# Matrix Operations

Matrix operations are the main arithmetic language of deep learning. A linear layer, an attention head, an embedding projection, and many normalization steps can be written as matrix expressions. PyTorch gives direct support for these operations through `@`, `torch.matmul`, `torch.mm`, `torch.bmm`, and functions in `torch.linalg`.
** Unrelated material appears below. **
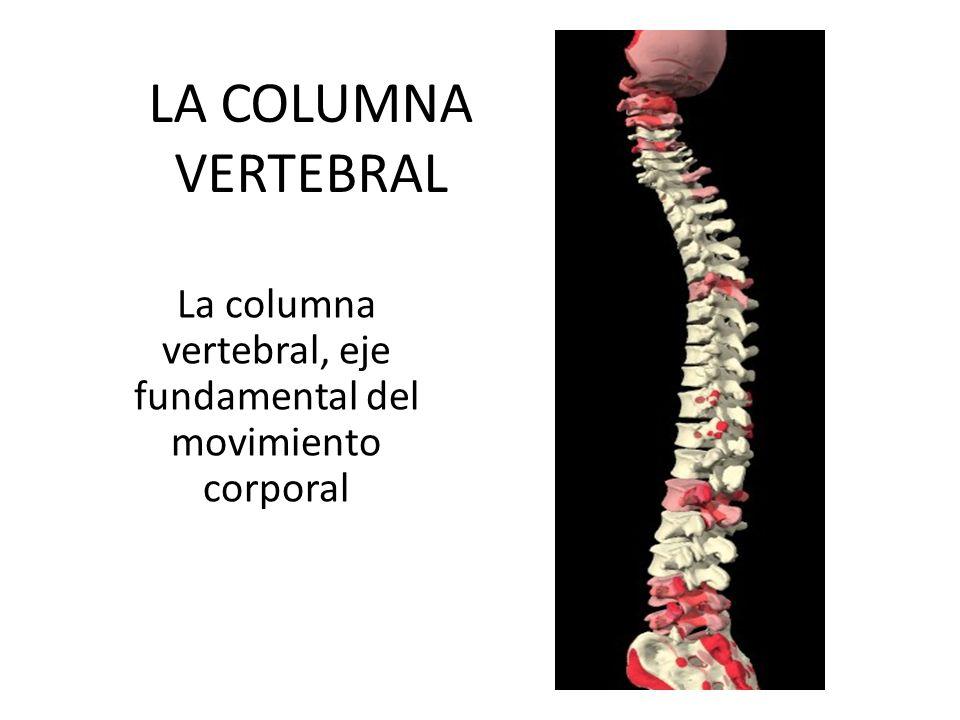 GENERALIDADES La columna vertebral es una pila de 33 huesos llamados vértebras que se mantiene juntos gracias a ligamentos y músculos con discos de fibrocartílago conector (principalmente agua y proteína) entre las vértebras.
This section introduces the matrix operations needed for neural network implementation and shape reasoning.

### Matrix Shape

A matrix is a two-dimensional tensor:

$$
A \in \mathbb{R}^{m \times n}.
$$

The first dimension is the number of rows. The second dimension is the number of columns.

```python
import torch

A = torch.randn(3, 4)

print(A.shape)  # torch.Size([3, 4])
```

The matrix has 3 rows and 4 columns. It contains \(3 \times 4 = 12\) entries.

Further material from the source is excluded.